January 2, 2014 | 11:48

Tags: #2014 #best #trends

Companies: #bit-tech #games

The Five Gaming Trends of 2014

The Year of Virtual Reality
Playing Half Life 2 on the Oculus Rift was our highlight of 2013, but there are a few problems with the virtual reality headset at the moment. Its resolution is currently far too low, there aren't that many games to play it with, and, well, strictly speaking it's not out yet. Thankfully, all of that is set to change next year, with a high-res, commercial version of the Rift scheduled for release in late 2014.

The Five Gaming Trends of 2014

Many upcoming games are ensuring Rift compatibility will be a feature on release. These include several of the titles we've already mentioned. Elite Dangerous already has Rift capabilities built in, while the likes of DayZ Standalone, Everquest Next, The Forest, Titanfall and Star Citizen are also planning to embrace the virtual reality headset in a warm compatibility hug. Other interesting games looking to use the hardware in some fashion are the free-running zombie RPG Dying Light, which sounds like an ideal match for the Rift, and EVE Valkyrie, a space-combat spinoff from CCP and one of the few games currently being developed entirely with the Rift in mind, by using the head-tracking capability to enable players to target enemy ships using their eyes.

The Five Gaming Trends of 2014
Eve Valkyrie

For me personally, the Oculus Rift changed how I view Half Life 2 forever, and I wouldn't be at all surprised if it did the same for gaming as whole at some point in the next twelve months.

The Year We Survive
It says quite a lot about how the games industry is changing that Epic's first game to be released on Unreal Engine 4 is not a realistic-looking-as-possible FPS, which is how almost every major graphics engine ever has chosen to show off its new Screen Space Ambient Occlusion effects or whatever. Rather, it's a Minecraft-esque survival game called Fortnite, where players team up with a bunch of friends to build shelters and explore the world during the day, and fend off waves of cartoony monsters at night.

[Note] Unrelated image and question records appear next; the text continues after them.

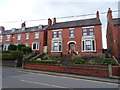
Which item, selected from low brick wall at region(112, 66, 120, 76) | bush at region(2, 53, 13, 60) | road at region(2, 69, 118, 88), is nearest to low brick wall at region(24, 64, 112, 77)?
low brick wall at region(112, 66, 120, 76)

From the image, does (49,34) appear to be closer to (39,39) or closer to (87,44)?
(39,39)

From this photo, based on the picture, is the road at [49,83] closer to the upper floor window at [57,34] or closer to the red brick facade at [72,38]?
the red brick facade at [72,38]

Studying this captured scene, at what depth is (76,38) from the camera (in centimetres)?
2330

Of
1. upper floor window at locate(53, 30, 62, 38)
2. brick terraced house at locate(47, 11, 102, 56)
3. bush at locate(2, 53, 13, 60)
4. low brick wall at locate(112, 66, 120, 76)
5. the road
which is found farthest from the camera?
upper floor window at locate(53, 30, 62, 38)

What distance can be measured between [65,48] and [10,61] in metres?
13.1

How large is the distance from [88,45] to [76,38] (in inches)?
134

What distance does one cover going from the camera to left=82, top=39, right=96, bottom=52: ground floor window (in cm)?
2129

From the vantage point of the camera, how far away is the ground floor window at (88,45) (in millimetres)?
21292

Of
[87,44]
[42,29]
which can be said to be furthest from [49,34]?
[87,44]

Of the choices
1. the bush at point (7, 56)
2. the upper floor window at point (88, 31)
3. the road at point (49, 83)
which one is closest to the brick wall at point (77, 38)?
the upper floor window at point (88, 31)

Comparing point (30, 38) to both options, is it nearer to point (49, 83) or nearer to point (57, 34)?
point (57, 34)

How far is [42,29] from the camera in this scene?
28.6 meters

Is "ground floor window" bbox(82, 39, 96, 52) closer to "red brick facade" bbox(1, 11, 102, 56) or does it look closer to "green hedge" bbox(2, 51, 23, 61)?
"red brick facade" bbox(1, 11, 102, 56)

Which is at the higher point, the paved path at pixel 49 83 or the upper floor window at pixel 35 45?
the upper floor window at pixel 35 45
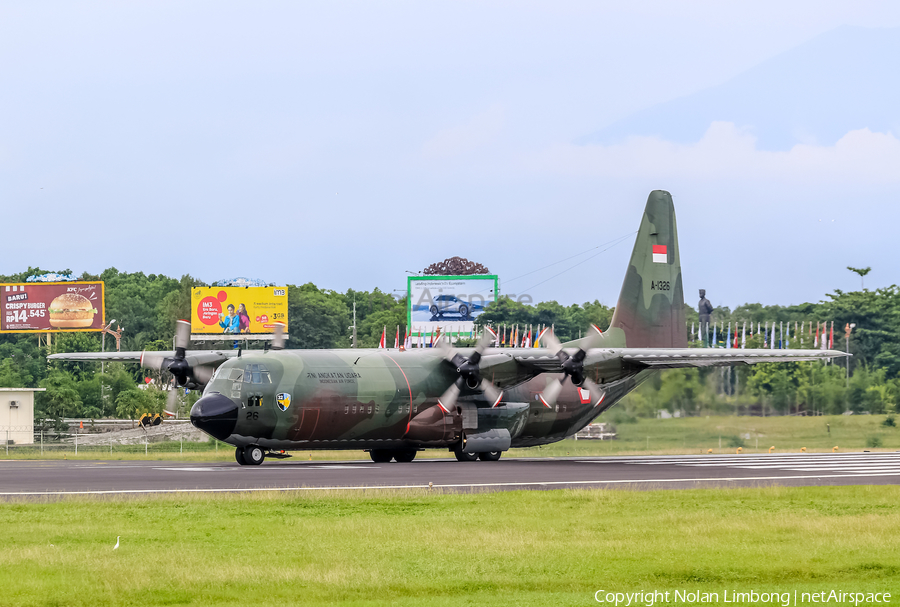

The Five Gaming Trends of 2014

And it's not the only game of 2014 to put its own spin on the resource-gathering, base-building, and hopefully not-dying formula which has proved itself so popular in the wake of Mojang's indie sensation. 2014 will be the year survival games switch from being an intriguing novelty to becoming a genre in their own right. Joining Fortnite in the Bear Grylls fan club is The Forest, a remarkable looking indie game that casts you as a survivor of a plane crash lost in a beautiful woodland, which unfortunately happens to be populated by an extremely hostile indigenous tribe. In addition to that is the Long Dark, the recently Kickstarted survive-em-up aiming to be the most immersive survival game of them all, with no menus or HUD, and only your body's own physical responses to go on.

The Five Gaming Trends of 2014
The Division

There's survival beneath the waves with Under The Ocean, survival with dinosaurs in The Stomping Land, survival against aristocratic tea-drinking robots in Sir, You Are Being Hunted!, and of course the full release of DayZ, the most detailed and unforgiving survival game of them all. But perhaps the most interesting new entry for next year is Tom Clancy's The Division, a multiplayer survival game that sees players teaming up in small groups of tactical squads, scouring the ruins of New York for food, weapons and equipment, while battling against other groups of player survivors. The Division's novel take on multiplayer also, handily, brings us onto our next overarching theme of 2014.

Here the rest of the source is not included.